• **Given task**: Repeat every line of the material, character for character.
* Begin Raw data *
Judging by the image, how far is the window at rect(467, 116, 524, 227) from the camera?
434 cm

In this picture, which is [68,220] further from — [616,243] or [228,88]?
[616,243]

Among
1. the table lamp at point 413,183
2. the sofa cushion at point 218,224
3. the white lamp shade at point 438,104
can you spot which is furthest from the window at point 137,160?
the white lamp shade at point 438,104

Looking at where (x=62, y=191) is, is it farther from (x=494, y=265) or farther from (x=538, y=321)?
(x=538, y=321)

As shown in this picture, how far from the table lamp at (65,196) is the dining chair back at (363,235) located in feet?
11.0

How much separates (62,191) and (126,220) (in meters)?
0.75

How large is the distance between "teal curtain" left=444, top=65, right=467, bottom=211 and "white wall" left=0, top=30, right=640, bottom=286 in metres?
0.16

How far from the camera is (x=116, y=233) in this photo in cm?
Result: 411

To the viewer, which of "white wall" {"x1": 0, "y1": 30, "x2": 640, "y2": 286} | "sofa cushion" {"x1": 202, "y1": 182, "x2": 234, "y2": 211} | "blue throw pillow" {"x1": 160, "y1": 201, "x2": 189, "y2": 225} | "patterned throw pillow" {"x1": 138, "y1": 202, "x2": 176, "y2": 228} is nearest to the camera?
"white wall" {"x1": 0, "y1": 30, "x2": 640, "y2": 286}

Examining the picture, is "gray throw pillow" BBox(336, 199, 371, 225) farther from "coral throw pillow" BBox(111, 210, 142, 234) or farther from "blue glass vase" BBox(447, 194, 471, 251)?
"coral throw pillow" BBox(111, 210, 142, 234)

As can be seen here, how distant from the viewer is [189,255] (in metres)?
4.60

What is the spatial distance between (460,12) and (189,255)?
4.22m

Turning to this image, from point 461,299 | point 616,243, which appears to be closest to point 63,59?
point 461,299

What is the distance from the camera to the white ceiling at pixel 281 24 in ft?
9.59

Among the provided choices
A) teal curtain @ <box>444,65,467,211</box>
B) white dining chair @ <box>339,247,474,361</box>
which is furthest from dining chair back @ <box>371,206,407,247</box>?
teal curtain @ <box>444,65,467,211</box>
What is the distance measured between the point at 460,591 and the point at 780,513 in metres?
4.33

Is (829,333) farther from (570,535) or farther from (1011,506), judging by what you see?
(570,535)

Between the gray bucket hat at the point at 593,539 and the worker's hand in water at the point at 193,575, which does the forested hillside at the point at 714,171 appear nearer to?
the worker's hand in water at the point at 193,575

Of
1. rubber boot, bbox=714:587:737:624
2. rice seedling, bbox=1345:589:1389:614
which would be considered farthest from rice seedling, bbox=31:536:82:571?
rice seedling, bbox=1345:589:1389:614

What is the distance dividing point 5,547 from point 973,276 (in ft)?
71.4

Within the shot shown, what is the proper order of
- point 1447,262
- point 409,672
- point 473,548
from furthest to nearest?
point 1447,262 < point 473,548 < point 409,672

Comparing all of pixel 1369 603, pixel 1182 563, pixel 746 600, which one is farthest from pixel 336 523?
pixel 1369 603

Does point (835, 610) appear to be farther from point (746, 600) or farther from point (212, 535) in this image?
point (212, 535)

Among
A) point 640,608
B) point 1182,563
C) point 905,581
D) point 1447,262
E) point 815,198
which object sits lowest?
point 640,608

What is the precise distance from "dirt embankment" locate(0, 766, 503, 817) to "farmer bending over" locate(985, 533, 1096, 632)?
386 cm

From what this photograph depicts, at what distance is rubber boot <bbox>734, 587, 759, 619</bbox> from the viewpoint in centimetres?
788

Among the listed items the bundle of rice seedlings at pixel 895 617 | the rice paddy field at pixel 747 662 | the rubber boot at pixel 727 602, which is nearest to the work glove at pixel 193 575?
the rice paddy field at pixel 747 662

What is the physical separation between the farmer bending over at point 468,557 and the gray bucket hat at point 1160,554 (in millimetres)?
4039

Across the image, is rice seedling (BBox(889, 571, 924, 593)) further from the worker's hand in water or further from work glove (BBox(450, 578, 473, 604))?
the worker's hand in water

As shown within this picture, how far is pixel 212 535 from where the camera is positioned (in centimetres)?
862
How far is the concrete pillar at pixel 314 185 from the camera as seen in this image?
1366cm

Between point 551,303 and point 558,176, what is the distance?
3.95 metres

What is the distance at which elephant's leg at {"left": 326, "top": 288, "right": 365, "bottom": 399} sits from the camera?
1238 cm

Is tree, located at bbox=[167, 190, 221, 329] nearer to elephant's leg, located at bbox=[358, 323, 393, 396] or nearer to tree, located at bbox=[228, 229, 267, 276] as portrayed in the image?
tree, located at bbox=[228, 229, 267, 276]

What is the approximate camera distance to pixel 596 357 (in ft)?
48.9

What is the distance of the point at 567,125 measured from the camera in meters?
* End Raw data *
• **Solution**:
Judging by the image, how far is the window at rect(467, 116, 524, 227) from the camera?
434 cm

In this picture, which is [68,220] further from — [616,243] or [228,88]?
[616,243]

Among
1. the table lamp at point 413,183
2. the sofa cushion at point 218,224
3. the white lamp shade at point 438,104
can you spot which is furthest from the window at point 137,160?
the white lamp shade at point 438,104

Looking at where (x=62, y=191) is, is it farther from (x=494, y=265) or farther from (x=538, y=321)?
(x=538, y=321)

As shown in this picture, how far from the table lamp at (65,196) is the dining chair back at (363,235) located in feet?
11.0

How much separates (62,191) and (126,220) (in meters)?
0.75

How large is the distance between "teal curtain" left=444, top=65, right=467, bottom=211 and "white wall" left=0, top=30, right=640, bottom=286 in metres?
0.16

How far from the camera is (x=116, y=233) in this photo in cm?
Result: 411

To the viewer, which of "white wall" {"x1": 0, "y1": 30, "x2": 640, "y2": 286} | "sofa cushion" {"x1": 202, "y1": 182, "x2": 234, "y2": 211} | "blue throw pillow" {"x1": 160, "y1": 201, "x2": 189, "y2": 225} | "patterned throw pillow" {"x1": 138, "y1": 202, "x2": 176, "y2": 228} is nearest to the camera?
"white wall" {"x1": 0, "y1": 30, "x2": 640, "y2": 286}

Examining the picture, is "gray throw pillow" BBox(336, 199, 371, 225) farther from "coral throw pillow" BBox(111, 210, 142, 234) or farther from "blue glass vase" BBox(447, 194, 471, 251)?
"coral throw pillow" BBox(111, 210, 142, 234)

As can be seen here, how distant from the viewer is [189,255] (in metres)?
4.60

What is the spatial distance between (460,12) and (189,255)?
4.22m

Turning to this image, from point 461,299 | point 616,243, which appears to be closest to point 63,59?
point 461,299

What is the distance from the camera to the white ceiling at pixel 281 24 in ft?
9.59

Among the provided choices
A) teal curtain @ <box>444,65,467,211</box>
B) white dining chair @ <box>339,247,474,361</box>
which is furthest from dining chair back @ <box>371,206,407,247</box>?
teal curtain @ <box>444,65,467,211</box>
What is the distance measured between the point at 460,591 and the point at 780,513 in metres?
4.33

Is (829,333) farther from (570,535) or farther from (1011,506), judging by what you see?
(570,535)

Between the gray bucket hat at the point at 593,539 and the worker's hand in water at the point at 193,575, which does the forested hillside at the point at 714,171 appear nearer to?
the worker's hand in water at the point at 193,575

Of
1. rubber boot, bbox=714:587:737:624
2. rice seedling, bbox=1345:589:1389:614
which would be considered farthest from rice seedling, bbox=31:536:82:571?
rice seedling, bbox=1345:589:1389:614

What is the distance dividing point 5,547 from point 973,276 (in ft)?
71.4

Within the shot shown, what is the proper order of
- point 1447,262
- point 409,672
- point 473,548
from furthest to nearest?
point 1447,262 < point 473,548 < point 409,672

Comparing all of pixel 1369 603, pixel 1182 563, pixel 746 600, which one is farthest from pixel 336 523?
pixel 1369 603

Does point (835, 610) appear to be farther from point (746, 600) or farther from point (212, 535) in this image?
point (212, 535)

Among
A) point 640,608
B) point 1182,563
C) point 905,581
D) point 1447,262
E) point 815,198
which object sits lowest?
point 640,608

What is the precise distance from "dirt embankment" locate(0, 766, 503, 817) to "farmer bending over" locate(985, 533, 1096, 632)?
386 cm

From what this photograph depicts, at what distance is rubber boot <bbox>734, 587, 759, 619</bbox> from the viewpoint in centimetres?
788

Among the listed items the bundle of rice seedlings at pixel 895 617 | the rice paddy field at pixel 747 662 | the rubber boot at pixel 727 602, which is nearest to the work glove at pixel 193 575?
the rice paddy field at pixel 747 662

What is the physical separation between the farmer bending over at point 468,557 and the gray bucket hat at point 1160,554 (in millimetres)?
4039

Across the image, is rice seedling (BBox(889, 571, 924, 593)) further from the worker's hand in water or further from work glove (BBox(450, 578, 473, 604))?
the worker's hand in water

As shown within this picture, how far is pixel 212 535 from where the camera is positioned (in centimetres)?
862
How far is the concrete pillar at pixel 314 185 from the camera as seen in this image?
1366cm

Between point 551,303 and point 558,176, what is the distance?
3.95 metres

What is the distance at which elephant's leg at {"left": 326, "top": 288, "right": 365, "bottom": 399} sits from the camera?
1238 cm

Is tree, located at bbox=[167, 190, 221, 329] nearer to elephant's leg, located at bbox=[358, 323, 393, 396] or nearer to tree, located at bbox=[228, 229, 267, 276] as portrayed in the image?
tree, located at bbox=[228, 229, 267, 276]

What is the approximate camera distance to pixel 596 357 (in ft)?
48.9

What is the distance of the point at 567,125 measured from the camera in meters?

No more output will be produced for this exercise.